As emissions-related engine components continue to expand both in quantity and complexity, the market is demanding solutions that provide full transparency to the end user. This zero-impact approach when adding complex components leaves no room for compromises in durability or performance. Senior Flexonics has taken this direction seriously and has developed the experience and tools necessary to deliver products that exceed even the most demanding customer requirements.

Among emissions-related components, EGR (Exhaust Gas Recirculation) coolers are some of the most complex and historically unreliable subsystems of a modern engine. Senior Flexonics saw customers struggling with these products nearly a decade ago and moved quickly to adapt existing technologies and expertise to provide a solution. Central to the design of these coolers was the use of thermal compensating tubes utilizing Senior Flexonics’ Bend-a-Flex tube technology.

When evaluating EGR cooler durability, it is crucial to understand the different loading mechanisms and their causes within a general loading category – primarily thermal cycling. Thermal loading of EGR coolers falls into two levels that are typically referred to as thermal fatigue (high cycle) and thermal shock (low cycle).

High-cycle thermal fatigue is a more commonly discussed phenomenon, however it is difficult to understand its impact during the design stage due to the complexity of the structure.
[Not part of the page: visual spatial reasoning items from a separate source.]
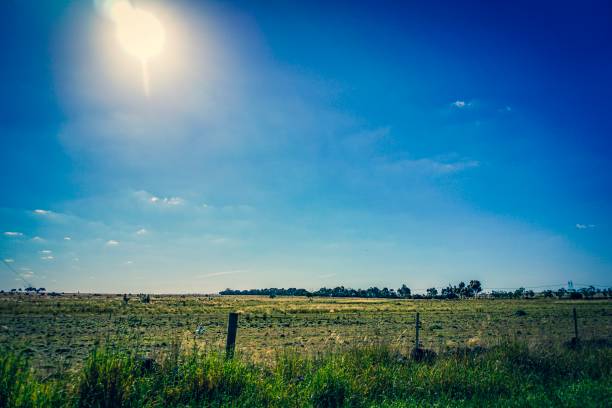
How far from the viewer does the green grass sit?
5.11m

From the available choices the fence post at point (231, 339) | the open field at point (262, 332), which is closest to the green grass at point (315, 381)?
the fence post at point (231, 339)

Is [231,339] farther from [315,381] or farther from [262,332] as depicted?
[262,332]

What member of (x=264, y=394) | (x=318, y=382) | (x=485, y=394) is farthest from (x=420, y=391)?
(x=264, y=394)

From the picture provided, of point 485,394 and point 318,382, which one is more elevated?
point 318,382

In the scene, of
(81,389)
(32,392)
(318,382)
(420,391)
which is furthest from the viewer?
(420,391)

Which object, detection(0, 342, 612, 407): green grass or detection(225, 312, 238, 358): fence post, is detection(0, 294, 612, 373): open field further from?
detection(0, 342, 612, 407): green grass

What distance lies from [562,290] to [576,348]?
7714 inches

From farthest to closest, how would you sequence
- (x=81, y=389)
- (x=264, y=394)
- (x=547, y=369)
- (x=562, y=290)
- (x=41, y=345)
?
(x=562, y=290) < (x=41, y=345) < (x=547, y=369) < (x=264, y=394) < (x=81, y=389)

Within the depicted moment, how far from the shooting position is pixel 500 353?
368 inches

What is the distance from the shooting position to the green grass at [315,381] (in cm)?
511

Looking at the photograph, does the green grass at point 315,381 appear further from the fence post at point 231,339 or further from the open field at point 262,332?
the open field at point 262,332

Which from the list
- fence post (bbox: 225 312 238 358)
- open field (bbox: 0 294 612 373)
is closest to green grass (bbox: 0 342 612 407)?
fence post (bbox: 225 312 238 358)

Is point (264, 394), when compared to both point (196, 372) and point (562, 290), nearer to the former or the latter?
point (196, 372)

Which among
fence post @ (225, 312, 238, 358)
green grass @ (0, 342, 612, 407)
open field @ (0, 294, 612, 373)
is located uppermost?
fence post @ (225, 312, 238, 358)
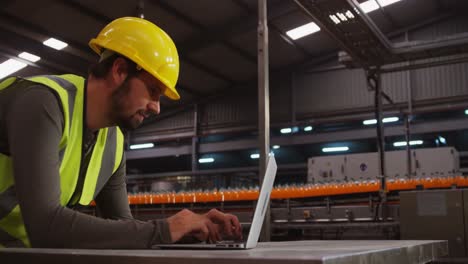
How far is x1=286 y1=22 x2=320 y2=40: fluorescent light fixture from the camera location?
34.9ft

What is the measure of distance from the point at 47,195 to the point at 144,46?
0.59 m

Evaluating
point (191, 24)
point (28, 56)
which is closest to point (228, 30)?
point (191, 24)

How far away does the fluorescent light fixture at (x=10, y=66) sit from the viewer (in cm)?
932

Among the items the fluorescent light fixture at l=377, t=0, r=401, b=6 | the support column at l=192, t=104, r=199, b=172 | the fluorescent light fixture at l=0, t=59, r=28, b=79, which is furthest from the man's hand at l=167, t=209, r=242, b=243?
the support column at l=192, t=104, r=199, b=172

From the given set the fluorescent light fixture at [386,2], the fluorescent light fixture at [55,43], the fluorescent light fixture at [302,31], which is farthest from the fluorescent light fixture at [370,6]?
the fluorescent light fixture at [55,43]

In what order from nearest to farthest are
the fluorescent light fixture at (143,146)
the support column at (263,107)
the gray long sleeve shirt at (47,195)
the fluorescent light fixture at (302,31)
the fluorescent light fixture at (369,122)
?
the gray long sleeve shirt at (47,195), the support column at (263,107), the fluorescent light fixture at (302,31), the fluorescent light fixture at (369,122), the fluorescent light fixture at (143,146)

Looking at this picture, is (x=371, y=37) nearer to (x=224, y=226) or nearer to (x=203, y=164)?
(x=224, y=226)

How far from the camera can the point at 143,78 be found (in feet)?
5.06

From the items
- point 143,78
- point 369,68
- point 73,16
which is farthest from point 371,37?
point 73,16

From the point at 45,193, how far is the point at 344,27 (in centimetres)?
431

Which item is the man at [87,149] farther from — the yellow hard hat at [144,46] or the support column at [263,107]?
the support column at [263,107]

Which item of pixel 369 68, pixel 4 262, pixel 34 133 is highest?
pixel 369 68

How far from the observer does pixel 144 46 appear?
1.54 m

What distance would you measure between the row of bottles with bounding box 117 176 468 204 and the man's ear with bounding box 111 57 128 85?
15.3 ft
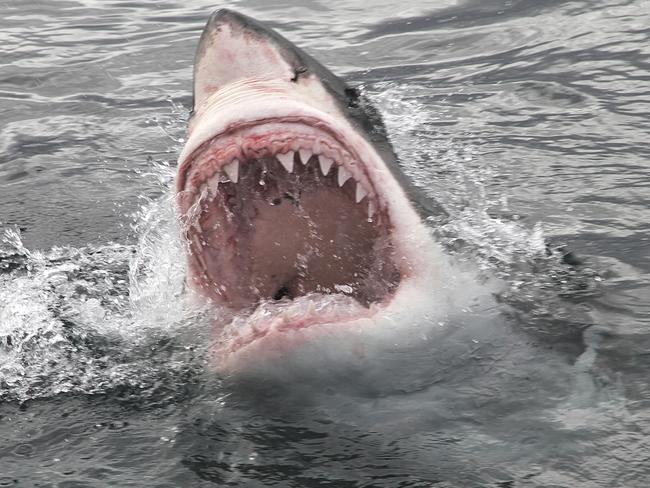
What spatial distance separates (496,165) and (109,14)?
17.6 feet

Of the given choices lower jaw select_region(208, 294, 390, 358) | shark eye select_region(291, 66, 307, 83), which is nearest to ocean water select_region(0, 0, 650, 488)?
lower jaw select_region(208, 294, 390, 358)

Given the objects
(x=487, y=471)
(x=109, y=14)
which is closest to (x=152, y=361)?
(x=487, y=471)

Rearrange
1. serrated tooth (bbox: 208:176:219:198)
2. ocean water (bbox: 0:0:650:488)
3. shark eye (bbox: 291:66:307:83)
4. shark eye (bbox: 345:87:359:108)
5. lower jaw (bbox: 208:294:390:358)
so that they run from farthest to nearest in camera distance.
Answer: shark eye (bbox: 345:87:359:108), shark eye (bbox: 291:66:307:83), serrated tooth (bbox: 208:176:219:198), lower jaw (bbox: 208:294:390:358), ocean water (bbox: 0:0:650:488)

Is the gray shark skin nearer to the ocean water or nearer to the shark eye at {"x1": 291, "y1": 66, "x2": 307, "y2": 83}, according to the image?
the shark eye at {"x1": 291, "y1": 66, "x2": 307, "y2": 83}

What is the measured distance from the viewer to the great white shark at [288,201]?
2.90 meters

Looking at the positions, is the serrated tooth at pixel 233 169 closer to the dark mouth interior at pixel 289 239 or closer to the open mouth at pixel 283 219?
the open mouth at pixel 283 219

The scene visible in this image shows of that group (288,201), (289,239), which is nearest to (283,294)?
(289,239)

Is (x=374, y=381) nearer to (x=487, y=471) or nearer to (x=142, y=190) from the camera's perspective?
(x=487, y=471)

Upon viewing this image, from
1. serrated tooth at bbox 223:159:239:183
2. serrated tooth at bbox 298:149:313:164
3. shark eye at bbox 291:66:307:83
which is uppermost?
shark eye at bbox 291:66:307:83

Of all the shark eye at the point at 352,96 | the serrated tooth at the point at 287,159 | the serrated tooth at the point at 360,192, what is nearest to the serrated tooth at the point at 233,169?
the serrated tooth at the point at 287,159

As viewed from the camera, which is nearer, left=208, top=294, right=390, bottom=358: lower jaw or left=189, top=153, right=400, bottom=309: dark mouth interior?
left=208, top=294, right=390, bottom=358: lower jaw

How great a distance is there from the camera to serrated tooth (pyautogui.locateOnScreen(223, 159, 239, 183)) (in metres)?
2.90

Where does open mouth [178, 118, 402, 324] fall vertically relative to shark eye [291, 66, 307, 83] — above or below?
below

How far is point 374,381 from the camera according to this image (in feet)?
9.71
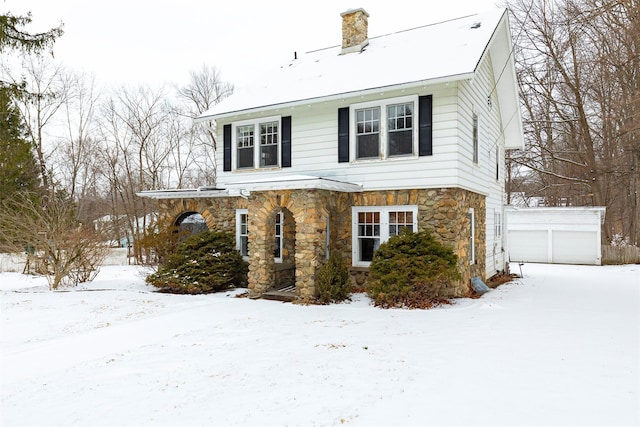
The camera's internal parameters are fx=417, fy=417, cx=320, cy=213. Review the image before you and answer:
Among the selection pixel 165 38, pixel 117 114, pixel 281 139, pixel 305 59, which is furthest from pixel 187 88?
pixel 281 139

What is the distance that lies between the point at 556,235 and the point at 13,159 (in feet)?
78.7

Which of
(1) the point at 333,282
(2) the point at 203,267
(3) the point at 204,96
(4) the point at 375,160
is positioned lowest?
(1) the point at 333,282

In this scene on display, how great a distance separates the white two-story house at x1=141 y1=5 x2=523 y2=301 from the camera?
30.8ft

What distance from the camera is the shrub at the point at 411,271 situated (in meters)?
8.59

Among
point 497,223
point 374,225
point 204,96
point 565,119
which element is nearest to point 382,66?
point 374,225

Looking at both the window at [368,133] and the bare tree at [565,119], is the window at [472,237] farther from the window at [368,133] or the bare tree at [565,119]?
the bare tree at [565,119]

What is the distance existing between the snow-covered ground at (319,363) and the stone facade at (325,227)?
2.98 feet

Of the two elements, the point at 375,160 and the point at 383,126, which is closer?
the point at 383,126

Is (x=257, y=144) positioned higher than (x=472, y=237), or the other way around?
(x=257, y=144)

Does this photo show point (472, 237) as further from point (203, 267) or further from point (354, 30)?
point (354, 30)

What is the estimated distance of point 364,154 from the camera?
10.3m

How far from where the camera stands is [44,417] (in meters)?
3.88

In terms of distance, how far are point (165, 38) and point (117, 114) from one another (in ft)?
37.1

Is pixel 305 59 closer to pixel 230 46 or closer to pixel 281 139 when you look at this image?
pixel 281 139
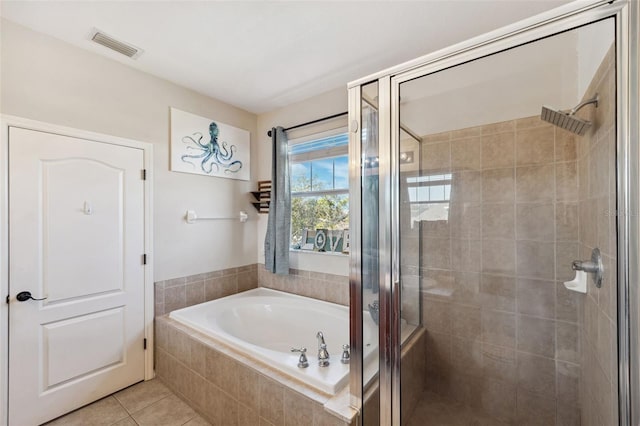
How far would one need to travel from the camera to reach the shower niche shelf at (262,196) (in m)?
3.16

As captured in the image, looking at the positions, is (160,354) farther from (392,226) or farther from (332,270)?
(392,226)

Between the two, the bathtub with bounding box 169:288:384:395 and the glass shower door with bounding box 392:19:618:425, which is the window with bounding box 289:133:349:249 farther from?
the glass shower door with bounding box 392:19:618:425

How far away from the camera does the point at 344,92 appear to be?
2590 millimetres

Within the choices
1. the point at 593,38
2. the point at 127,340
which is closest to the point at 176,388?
the point at 127,340

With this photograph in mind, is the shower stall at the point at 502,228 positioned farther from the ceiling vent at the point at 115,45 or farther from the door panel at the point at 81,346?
the door panel at the point at 81,346

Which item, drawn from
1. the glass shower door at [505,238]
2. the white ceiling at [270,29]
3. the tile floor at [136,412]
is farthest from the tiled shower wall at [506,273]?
the tile floor at [136,412]

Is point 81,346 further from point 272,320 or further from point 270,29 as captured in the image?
point 270,29

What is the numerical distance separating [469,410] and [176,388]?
214cm

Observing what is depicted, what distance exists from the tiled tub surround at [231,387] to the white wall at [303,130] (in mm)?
1180


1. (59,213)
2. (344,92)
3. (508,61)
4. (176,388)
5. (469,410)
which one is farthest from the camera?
(344,92)

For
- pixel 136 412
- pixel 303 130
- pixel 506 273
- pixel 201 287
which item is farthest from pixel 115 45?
pixel 506 273

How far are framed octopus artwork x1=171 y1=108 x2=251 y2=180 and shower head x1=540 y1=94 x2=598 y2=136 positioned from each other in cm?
271

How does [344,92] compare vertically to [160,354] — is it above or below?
above

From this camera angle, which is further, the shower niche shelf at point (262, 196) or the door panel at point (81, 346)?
the shower niche shelf at point (262, 196)
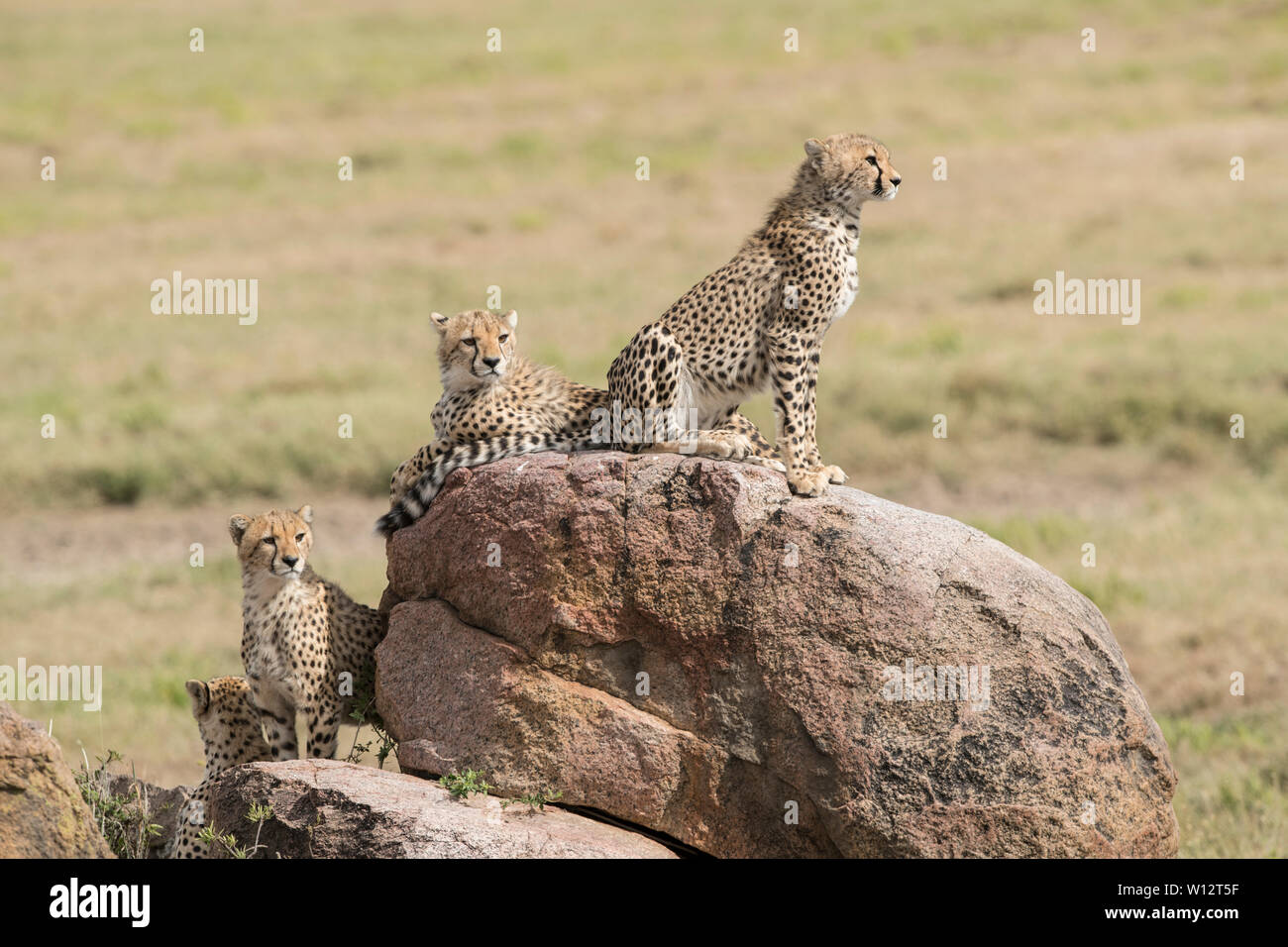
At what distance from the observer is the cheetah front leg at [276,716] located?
7375mm

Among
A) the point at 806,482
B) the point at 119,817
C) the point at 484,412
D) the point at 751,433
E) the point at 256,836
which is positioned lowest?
the point at 119,817

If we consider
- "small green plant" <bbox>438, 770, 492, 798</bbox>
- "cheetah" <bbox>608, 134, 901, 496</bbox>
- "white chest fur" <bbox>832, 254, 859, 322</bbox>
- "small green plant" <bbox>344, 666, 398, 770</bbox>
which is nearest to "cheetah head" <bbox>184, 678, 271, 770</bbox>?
"small green plant" <bbox>344, 666, 398, 770</bbox>

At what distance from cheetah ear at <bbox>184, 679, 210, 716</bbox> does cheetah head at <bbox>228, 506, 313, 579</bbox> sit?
0.74 meters

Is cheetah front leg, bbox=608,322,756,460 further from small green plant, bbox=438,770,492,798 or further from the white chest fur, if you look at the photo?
small green plant, bbox=438,770,492,798

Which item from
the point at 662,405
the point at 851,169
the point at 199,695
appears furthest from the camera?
the point at 199,695

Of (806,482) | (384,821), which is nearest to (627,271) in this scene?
(806,482)

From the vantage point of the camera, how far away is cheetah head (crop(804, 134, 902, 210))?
7250mm

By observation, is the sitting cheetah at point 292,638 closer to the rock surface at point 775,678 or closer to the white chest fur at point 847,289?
the rock surface at point 775,678

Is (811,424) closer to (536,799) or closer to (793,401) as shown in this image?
(793,401)

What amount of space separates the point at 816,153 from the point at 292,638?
3273mm

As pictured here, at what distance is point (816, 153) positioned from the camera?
730cm

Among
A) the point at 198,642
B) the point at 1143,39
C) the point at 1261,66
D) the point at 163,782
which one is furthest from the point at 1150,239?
the point at 163,782

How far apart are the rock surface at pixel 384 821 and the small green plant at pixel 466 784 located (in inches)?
1.4

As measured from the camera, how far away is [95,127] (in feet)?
113
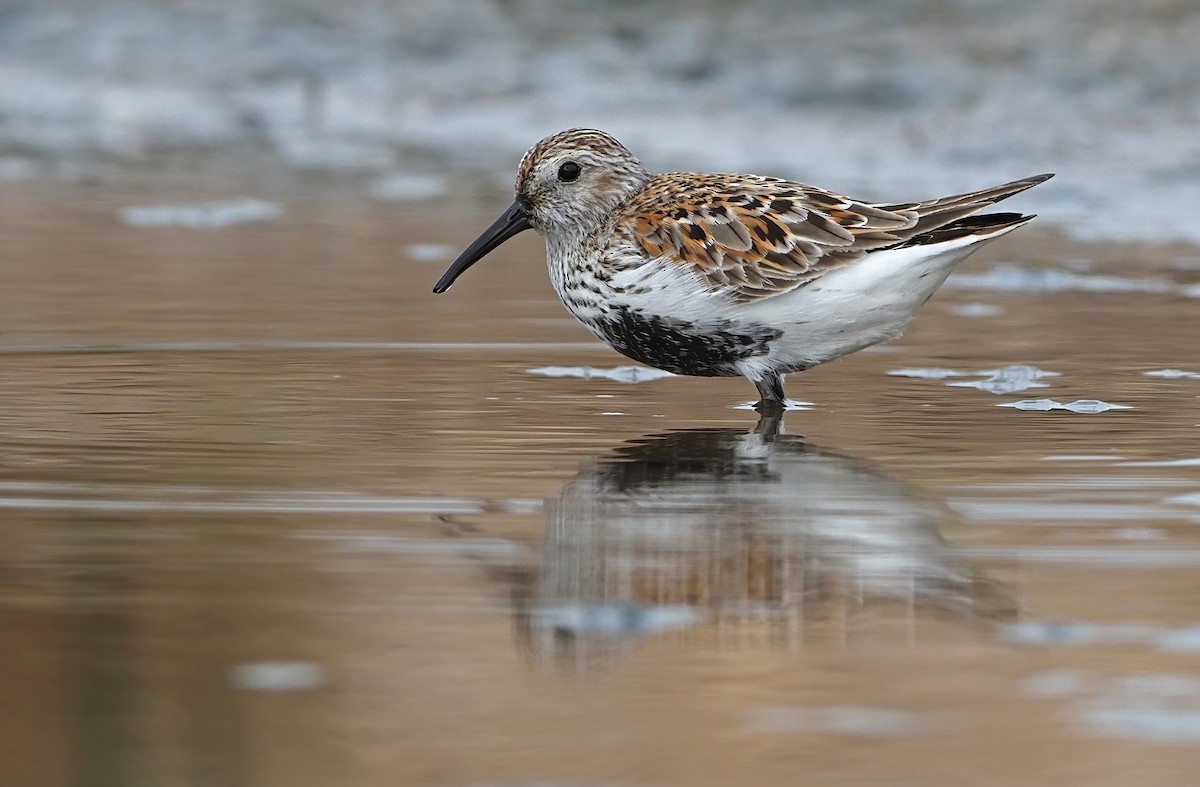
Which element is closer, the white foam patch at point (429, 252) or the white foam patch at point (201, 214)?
the white foam patch at point (429, 252)

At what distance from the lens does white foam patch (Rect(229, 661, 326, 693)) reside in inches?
143

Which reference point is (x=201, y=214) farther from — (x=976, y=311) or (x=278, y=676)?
(x=278, y=676)

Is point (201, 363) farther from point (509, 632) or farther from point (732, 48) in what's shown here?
point (732, 48)

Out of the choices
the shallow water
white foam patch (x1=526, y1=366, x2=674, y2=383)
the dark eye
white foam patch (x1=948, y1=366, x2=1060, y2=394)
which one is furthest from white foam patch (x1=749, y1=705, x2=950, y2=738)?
the dark eye

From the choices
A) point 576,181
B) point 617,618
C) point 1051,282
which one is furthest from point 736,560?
point 1051,282

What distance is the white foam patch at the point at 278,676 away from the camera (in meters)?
3.62

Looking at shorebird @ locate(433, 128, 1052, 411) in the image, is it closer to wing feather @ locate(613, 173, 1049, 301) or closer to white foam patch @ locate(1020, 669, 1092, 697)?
wing feather @ locate(613, 173, 1049, 301)

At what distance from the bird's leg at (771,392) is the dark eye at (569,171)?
1.17m

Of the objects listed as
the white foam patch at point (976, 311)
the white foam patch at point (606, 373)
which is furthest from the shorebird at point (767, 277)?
the white foam patch at point (976, 311)

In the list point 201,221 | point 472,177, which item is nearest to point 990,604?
point 201,221

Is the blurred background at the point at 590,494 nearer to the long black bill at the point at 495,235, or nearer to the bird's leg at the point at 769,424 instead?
the bird's leg at the point at 769,424

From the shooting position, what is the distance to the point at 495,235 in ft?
26.5

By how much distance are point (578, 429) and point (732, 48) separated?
9.24m

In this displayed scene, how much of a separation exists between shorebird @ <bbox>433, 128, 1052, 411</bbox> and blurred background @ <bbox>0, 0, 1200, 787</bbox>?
0.22m
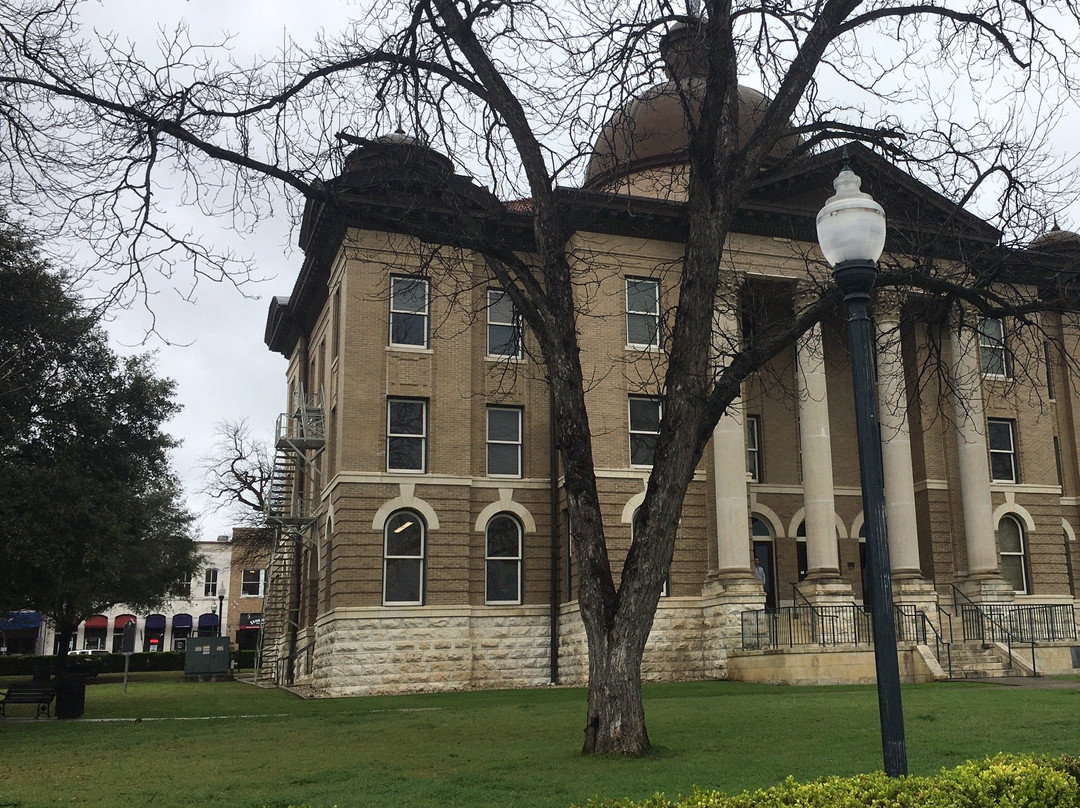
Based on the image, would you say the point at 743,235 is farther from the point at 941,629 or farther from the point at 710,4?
the point at 710,4

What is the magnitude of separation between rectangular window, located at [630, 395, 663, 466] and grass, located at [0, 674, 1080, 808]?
10.2 metres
To assess damage, the loading cycles are counted throughout the normal application of the product and can often be approximated by looking at peak load swings over a given period of time or distance. The more challenging task is understanding exactly how to accommodate these thermal stresses within the component design. Unfortunately, these design lessons are often learned the hard way, with history witnessing product after product with massive warranty liabilities.

Within the design process, the only savior of the designer is the ability to lean upon robust analysis processes. Senior Flexonics understands this well and has invested heavily in an analysis team dedicated solely to EGR cooler development. This team has developed tools based upon lessons learned from a Bend-a-Flex field population approaching half a million EGR coolers. The modeling techniques are vetted against results of those existing products, as well as results coming from proven rig testing. The application of these analysis tools is the key component of Senior Flexonics’ competitive advantage in fast and robust product development cycles.

The second thermal loading category is low-cycle thermal shock. This mode is experienced by the EGR cooler in non-normal running situations such as broken water pump belts, cooling line failure or aeration of the cooling system. In these situations, the boundary conditions that the EGR cooler is designed for start to break down, often resulting in runaway metal expansion that the structure cannot accommodate. The problem with non-normal operating conditions is that it is normal for most vehicles to experience these conditions over the course of the engine’s life. Since many cooler designs can fail within seconds of coolant loss, it becomes unacceptable to expect an EGR cooler to require replacement after encountering these conditions.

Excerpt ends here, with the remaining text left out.